--- Recorded information ---

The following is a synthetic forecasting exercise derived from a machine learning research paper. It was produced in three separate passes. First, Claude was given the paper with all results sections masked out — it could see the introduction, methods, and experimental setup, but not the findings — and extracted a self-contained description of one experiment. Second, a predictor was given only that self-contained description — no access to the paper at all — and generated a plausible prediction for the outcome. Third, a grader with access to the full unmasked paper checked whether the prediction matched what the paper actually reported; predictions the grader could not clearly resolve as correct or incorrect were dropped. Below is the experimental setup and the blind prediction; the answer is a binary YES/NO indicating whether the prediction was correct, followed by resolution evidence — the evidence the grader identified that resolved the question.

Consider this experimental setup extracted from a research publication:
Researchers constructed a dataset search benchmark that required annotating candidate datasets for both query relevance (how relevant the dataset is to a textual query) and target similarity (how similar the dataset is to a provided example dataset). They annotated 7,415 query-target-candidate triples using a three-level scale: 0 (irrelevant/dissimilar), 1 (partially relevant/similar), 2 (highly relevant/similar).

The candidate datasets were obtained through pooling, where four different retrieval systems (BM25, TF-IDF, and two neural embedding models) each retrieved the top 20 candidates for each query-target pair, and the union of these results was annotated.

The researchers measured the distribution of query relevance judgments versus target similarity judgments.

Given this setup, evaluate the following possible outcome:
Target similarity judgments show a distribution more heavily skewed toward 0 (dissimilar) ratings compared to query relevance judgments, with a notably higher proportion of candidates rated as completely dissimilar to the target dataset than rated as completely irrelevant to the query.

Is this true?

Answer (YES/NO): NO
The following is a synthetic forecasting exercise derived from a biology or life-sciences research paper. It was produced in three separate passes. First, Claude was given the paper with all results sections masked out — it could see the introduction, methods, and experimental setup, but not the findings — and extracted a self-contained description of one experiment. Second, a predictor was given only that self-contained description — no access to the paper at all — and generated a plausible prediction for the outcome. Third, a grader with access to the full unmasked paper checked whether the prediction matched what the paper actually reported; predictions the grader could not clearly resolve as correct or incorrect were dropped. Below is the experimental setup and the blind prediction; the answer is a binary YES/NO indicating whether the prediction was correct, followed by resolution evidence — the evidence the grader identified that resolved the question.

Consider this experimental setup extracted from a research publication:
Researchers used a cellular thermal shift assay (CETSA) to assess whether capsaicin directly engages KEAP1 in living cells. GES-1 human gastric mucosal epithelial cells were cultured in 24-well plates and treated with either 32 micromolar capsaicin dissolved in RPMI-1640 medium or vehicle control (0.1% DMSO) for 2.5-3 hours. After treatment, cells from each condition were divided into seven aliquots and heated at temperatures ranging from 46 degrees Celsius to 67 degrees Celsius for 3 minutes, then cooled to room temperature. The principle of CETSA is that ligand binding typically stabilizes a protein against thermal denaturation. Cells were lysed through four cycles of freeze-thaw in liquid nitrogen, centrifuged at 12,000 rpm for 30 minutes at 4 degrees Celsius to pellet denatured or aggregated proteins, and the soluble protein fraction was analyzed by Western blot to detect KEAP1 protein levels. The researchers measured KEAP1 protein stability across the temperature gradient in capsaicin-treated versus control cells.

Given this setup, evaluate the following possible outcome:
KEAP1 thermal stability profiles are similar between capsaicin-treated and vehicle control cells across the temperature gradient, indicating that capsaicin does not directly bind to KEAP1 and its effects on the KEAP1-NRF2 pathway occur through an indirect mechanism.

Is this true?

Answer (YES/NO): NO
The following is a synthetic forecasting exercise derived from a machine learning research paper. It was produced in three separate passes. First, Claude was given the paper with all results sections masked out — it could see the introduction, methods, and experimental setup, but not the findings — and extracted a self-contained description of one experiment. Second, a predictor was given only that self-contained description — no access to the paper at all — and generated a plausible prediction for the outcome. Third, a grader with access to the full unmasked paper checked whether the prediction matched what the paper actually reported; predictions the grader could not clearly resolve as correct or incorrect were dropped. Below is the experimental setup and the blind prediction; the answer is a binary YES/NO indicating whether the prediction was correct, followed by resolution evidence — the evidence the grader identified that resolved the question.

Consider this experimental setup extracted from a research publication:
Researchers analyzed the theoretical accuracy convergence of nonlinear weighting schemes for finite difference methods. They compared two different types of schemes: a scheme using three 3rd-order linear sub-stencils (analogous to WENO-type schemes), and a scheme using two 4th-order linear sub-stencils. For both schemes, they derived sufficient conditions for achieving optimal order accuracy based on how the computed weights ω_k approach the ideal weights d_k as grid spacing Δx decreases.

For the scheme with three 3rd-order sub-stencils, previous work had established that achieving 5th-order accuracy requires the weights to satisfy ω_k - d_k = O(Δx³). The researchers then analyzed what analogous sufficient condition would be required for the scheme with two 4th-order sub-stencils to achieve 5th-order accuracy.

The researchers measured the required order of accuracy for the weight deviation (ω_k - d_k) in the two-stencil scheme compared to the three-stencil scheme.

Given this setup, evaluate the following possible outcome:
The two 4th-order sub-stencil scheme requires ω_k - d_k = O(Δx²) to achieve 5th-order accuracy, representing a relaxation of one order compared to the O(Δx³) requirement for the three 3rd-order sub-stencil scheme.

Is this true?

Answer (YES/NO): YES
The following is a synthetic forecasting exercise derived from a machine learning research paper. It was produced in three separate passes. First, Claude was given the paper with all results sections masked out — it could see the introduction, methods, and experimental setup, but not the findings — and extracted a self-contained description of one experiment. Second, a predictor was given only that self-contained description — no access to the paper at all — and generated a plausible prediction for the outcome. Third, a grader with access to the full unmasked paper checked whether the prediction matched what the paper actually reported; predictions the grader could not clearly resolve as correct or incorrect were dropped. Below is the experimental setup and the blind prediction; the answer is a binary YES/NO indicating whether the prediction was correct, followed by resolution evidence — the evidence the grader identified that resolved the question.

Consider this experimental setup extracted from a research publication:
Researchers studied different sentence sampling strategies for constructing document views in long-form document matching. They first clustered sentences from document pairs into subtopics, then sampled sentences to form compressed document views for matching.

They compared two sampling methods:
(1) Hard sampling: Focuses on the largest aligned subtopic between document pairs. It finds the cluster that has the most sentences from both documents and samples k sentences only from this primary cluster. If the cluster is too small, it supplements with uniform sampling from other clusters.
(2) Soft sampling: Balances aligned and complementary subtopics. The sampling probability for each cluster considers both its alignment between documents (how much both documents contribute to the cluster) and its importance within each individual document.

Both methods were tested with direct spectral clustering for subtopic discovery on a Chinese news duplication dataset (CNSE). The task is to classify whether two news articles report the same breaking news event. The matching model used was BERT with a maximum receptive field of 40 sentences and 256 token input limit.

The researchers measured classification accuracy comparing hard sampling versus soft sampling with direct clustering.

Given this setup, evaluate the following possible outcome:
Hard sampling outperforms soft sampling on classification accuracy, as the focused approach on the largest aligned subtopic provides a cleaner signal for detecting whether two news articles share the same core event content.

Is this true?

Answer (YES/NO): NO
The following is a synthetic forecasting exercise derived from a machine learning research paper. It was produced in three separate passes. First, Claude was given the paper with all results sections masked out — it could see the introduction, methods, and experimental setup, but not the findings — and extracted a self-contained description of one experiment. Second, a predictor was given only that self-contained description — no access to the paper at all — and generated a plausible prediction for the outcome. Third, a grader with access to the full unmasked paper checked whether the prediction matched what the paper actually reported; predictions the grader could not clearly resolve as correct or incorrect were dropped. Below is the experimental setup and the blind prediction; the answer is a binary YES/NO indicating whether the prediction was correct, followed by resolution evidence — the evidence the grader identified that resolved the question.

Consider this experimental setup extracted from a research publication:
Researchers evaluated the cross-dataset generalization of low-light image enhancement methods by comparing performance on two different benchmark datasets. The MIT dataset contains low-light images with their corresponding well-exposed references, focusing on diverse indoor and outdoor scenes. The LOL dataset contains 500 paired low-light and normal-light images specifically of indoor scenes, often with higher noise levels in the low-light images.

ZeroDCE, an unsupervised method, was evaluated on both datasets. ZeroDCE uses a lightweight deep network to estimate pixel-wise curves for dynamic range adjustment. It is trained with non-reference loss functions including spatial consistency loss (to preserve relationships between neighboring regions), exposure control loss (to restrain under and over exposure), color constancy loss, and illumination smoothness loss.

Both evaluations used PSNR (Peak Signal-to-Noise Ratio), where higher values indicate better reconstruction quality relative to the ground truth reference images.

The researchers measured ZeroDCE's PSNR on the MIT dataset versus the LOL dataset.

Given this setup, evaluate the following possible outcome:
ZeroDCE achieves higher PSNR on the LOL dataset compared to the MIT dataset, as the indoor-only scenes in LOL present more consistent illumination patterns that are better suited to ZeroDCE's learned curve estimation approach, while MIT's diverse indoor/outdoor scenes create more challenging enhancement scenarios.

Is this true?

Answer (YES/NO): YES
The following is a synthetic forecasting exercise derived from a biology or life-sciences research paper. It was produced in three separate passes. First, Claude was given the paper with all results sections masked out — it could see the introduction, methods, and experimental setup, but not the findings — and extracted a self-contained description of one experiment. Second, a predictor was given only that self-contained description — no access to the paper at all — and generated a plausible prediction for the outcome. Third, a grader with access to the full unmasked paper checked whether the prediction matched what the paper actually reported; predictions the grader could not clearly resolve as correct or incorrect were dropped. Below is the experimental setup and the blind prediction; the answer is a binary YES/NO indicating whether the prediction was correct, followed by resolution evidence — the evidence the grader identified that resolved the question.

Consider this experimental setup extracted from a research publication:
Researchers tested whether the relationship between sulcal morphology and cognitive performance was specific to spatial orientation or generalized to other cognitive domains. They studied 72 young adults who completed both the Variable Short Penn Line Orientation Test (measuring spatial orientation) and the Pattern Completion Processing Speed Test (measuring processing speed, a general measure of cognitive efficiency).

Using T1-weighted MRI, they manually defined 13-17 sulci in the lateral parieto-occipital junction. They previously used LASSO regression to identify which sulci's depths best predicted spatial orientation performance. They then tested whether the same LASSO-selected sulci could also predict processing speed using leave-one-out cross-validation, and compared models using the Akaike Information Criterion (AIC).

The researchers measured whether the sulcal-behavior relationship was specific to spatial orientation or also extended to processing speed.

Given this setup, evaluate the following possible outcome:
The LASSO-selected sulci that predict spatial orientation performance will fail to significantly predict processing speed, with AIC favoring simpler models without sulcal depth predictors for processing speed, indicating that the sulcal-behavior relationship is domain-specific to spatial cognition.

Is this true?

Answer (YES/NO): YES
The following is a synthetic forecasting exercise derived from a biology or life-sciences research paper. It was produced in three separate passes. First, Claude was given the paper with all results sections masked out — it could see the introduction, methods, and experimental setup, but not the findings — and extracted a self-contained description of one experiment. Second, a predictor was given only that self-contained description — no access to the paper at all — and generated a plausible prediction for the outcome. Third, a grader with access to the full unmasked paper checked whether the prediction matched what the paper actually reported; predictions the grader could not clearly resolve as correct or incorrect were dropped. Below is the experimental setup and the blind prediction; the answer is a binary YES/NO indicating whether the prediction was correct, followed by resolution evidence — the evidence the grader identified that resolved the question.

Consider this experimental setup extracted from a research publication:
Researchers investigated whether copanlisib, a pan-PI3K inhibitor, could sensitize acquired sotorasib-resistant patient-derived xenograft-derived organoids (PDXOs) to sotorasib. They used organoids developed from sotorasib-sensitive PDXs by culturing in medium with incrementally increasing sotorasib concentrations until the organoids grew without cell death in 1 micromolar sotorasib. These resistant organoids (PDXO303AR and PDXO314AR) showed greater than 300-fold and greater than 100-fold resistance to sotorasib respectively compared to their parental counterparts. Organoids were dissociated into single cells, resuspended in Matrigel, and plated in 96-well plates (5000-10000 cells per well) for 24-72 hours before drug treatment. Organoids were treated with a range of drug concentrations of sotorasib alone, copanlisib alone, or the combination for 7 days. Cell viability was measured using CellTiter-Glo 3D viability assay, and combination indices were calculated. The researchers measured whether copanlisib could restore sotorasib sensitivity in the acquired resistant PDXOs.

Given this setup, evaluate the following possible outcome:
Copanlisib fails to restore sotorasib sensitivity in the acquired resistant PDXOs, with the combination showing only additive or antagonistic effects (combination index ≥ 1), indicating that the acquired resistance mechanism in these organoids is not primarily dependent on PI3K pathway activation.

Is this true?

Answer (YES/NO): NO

--- Task description ---
Which lines of the data contain the string "stencils"? Copy each of them.

--- Completed task ---
Researchers analyzed the theoretical accuracy convergence of nonlinear weighting schemes for finite difference methods. They compared two different types of schemes: a scheme using three 3rd-order linear sub-stencils (analogous to WENO-type schemes), and a scheme using two 4th-order linear sub-stencils. For both schemes, they derived sufficient conditions for achieving optimal order accuracy based on how the computed weights ω_k approach the ideal weights d_k as grid spacing Δx decreases.
For the scheme with three 3rd-order sub-stencils, previous work had established that achieving 5th-order accuracy requires the weights to satisfy ω_k - d_k = O(Δx³). The researchers then analyzed what analogous sufficient condition would be required for the scheme with two 4th-order sub-stencils to achieve 5th-order accuracy.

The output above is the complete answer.